Would you consume less if you worked less? Strangely, yes. And that’s why American industry would prefer you work more. 500 hours a year more since 1979.
This is the story of how a few companies like Kellogg’s at first bucked the trend, and the massive propaganda campaign against shorter hours that’s nearly won it’s battle to make capitalism synonymous with the “American Way.”
This essay from Orion magazine tells of grand experiment by the Kellogg’s Company to cut hours and hire more people. It worked. But modern industrialists didn’t like it.
Why? Because people became better citizens. Weird.
There was, for a time, a visionary alternative. In 1930 Kellogg Company, the world’s leading producer of ready-to-eat cereal, announced that all of its nearly fifteen hundred workers would move from an eight-hour to a six-hour workday. Company president Lewis Brown and owner W. K. Kellogg noted that if the company ran “four six-hour shifts . . . instead of three eight-hour shifts, this will give work and paychecks to the heads of three hundred more families in Battle Creek.”

·····

## Complete the following
[a] Quote the passage about shorter working hours word for word, starting with "This is the" and going on through "didn’t like it.".
[b] Continue the passage about Kellogg's six-hour workday, picking up right after its final sentence.

·····

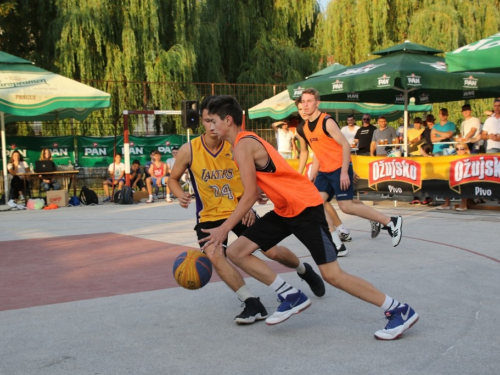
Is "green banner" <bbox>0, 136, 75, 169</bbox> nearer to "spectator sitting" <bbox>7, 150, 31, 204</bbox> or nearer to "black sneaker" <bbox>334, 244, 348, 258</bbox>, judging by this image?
"spectator sitting" <bbox>7, 150, 31, 204</bbox>

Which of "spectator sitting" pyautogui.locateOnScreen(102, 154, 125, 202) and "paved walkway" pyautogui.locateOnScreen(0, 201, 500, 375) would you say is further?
"spectator sitting" pyautogui.locateOnScreen(102, 154, 125, 202)

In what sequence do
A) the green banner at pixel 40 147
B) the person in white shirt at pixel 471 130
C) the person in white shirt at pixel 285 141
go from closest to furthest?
the person in white shirt at pixel 471 130 < the person in white shirt at pixel 285 141 < the green banner at pixel 40 147

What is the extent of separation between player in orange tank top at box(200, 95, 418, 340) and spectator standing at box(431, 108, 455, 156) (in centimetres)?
1118

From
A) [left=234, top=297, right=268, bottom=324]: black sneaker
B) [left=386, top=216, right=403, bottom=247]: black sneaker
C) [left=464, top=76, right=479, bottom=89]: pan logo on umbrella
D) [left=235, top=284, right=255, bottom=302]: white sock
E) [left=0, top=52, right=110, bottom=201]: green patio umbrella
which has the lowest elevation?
[left=234, top=297, right=268, bottom=324]: black sneaker

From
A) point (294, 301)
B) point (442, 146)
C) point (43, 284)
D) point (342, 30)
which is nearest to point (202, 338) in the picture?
point (294, 301)

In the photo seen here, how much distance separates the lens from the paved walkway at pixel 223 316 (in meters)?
4.24

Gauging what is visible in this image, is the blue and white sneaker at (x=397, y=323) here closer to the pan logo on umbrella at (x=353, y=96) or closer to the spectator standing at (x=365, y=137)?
the spectator standing at (x=365, y=137)

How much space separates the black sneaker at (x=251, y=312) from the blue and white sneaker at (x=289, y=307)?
0.26 meters

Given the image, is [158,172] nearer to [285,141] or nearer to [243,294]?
[285,141]

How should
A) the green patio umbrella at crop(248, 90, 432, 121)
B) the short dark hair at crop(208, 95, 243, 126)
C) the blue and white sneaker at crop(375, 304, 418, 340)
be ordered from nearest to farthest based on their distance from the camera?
the blue and white sneaker at crop(375, 304, 418, 340) → the short dark hair at crop(208, 95, 243, 126) → the green patio umbrella at crop(248, 90, 432, 121)

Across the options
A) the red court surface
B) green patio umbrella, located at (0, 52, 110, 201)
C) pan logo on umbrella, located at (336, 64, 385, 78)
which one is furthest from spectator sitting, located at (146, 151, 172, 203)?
the red court surface

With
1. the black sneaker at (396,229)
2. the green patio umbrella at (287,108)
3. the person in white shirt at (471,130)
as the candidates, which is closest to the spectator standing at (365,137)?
the person in white shirt at (471,130)

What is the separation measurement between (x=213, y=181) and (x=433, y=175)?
9.04 m

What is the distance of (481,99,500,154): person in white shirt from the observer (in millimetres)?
13430
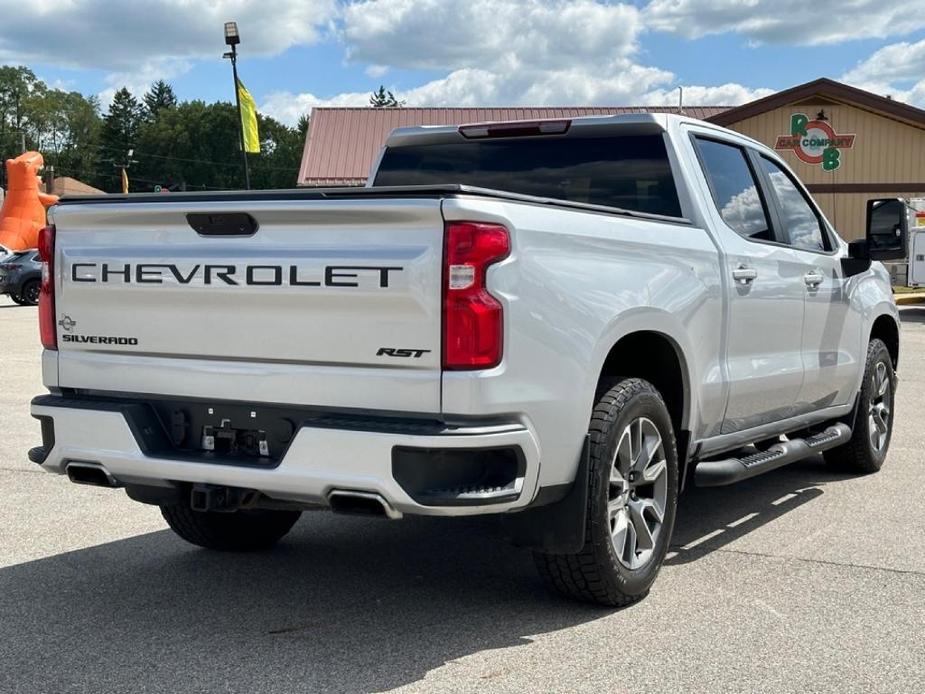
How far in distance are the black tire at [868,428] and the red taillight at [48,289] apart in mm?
Answer: 4753

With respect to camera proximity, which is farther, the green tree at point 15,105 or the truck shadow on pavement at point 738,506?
the green tree at point 15,105

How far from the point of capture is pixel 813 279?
6258 millimetres

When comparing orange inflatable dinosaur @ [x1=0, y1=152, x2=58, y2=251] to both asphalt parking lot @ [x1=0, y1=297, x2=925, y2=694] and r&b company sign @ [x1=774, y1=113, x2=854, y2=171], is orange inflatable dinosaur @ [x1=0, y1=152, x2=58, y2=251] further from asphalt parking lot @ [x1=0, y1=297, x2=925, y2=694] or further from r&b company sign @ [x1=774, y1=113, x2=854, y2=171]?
asphalt parking lot @ [x1=0, y1=297, x2=925, y2=694]

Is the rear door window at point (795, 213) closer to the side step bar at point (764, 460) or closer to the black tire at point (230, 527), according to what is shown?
the side step bar at point (764, 460)

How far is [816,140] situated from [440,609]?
1170 inches

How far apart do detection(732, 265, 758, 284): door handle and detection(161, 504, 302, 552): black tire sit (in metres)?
2.26

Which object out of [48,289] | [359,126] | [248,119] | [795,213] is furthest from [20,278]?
[48,289]

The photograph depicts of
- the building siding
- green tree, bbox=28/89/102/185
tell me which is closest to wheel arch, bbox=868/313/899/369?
the building siding

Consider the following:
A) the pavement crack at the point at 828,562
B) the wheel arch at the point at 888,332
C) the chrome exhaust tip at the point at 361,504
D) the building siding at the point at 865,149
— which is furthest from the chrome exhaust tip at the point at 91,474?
the building siding at the point at 865,149

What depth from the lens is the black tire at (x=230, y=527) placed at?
17.6ft

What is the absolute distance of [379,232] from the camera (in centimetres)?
391

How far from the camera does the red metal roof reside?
39.1 metres

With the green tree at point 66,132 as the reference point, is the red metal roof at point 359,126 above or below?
below

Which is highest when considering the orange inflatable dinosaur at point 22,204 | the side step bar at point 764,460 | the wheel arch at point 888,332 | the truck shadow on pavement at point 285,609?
the orange inflatable dinosaur at point 22,204
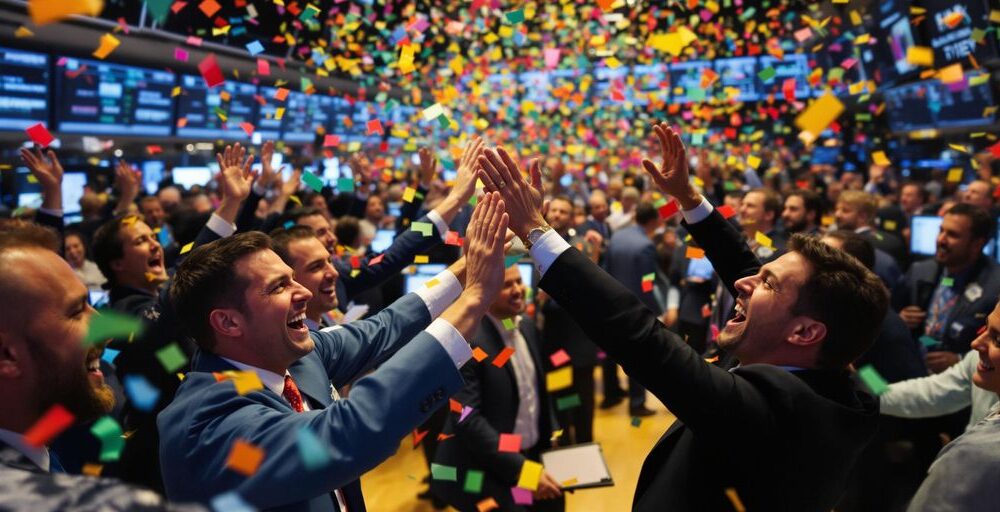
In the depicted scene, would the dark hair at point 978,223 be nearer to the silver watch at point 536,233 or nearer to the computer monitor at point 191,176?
the silver watch at point 536,233

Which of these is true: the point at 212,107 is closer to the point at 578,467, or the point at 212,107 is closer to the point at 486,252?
the point at 578,467

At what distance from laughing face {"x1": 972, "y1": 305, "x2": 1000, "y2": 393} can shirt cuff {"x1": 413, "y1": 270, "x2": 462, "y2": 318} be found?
1.42m

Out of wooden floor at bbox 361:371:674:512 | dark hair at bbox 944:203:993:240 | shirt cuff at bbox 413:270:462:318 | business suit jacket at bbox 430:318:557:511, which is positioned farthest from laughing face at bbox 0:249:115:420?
dark hair at bbox 944:203:993:240

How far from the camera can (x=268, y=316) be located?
179cm

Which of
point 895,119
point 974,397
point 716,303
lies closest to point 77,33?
point 716,303

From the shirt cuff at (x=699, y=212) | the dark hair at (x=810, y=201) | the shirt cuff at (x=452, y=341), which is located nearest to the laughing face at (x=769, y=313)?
the shirt cuff at (x=699, y=212)

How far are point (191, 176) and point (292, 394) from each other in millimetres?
8512

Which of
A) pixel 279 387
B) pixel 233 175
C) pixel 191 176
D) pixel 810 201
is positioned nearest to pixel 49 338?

·····

## Task-by-task answers
[a]
This is the story of how a few companies like Kellogg’s at first bucked the trend, and the massive propaganda campaign against shorter hours that’s nearly won it’s battle to make capitalism synonymous with the “American Way.”
This essay from Orion magazine tells of grand experiment by the Kellogg’s Company to cut hours and hire more people. It worked. But modern industrialists didn’t like it.

[b]
This was welcome news to workers at a time when the country was rapidly descending into the Great Depression. But as Benjamin Hunnicutt explains in his book Kellogg’s Six-Hour Day, Brown and Kellogg wanted to do more than save jobs. They hoped to show that the “free exchange of goods, services, and labor in the free market would not have to mean mindless consumerism or eternal exploitation of people and natural resources.” Instead “workers would be liberated by increasingly higher wages and shorter hours for the final freedom promised by the Declaration of Independence—the pursuit of happiness.”
To be sure, Kellogg did not intend to stop making a profit. But the company leaders argued that men and women would work more efficiently on shorter shifts, and with more people employed, the overall purchasing power of the community would increase, thus allowing for more purchases of goods, including cereals.
A shorter workday did entail a cut in overall pay for workers. But Kellogg raised the hourly rate to partially offset the loss and provided for production bonuses to encourage people to work hard. The company eliminated time off for lunch, assuming that workers would rather work their shorter shift and leave as soon as possible. In a “personal letter” to employees, Brown pointed to the “mental income” of “the enjoyment of the surroundings of your home, the place you work, your neighbors, the other pleasures you have [that are] harder to translate into dollars and cents.” Greater leisure, he hoped, would lead to “higher standards in school and civic . . . life” that would benefit the company by allowing it to “draw its workers from a community where good homes predominate.”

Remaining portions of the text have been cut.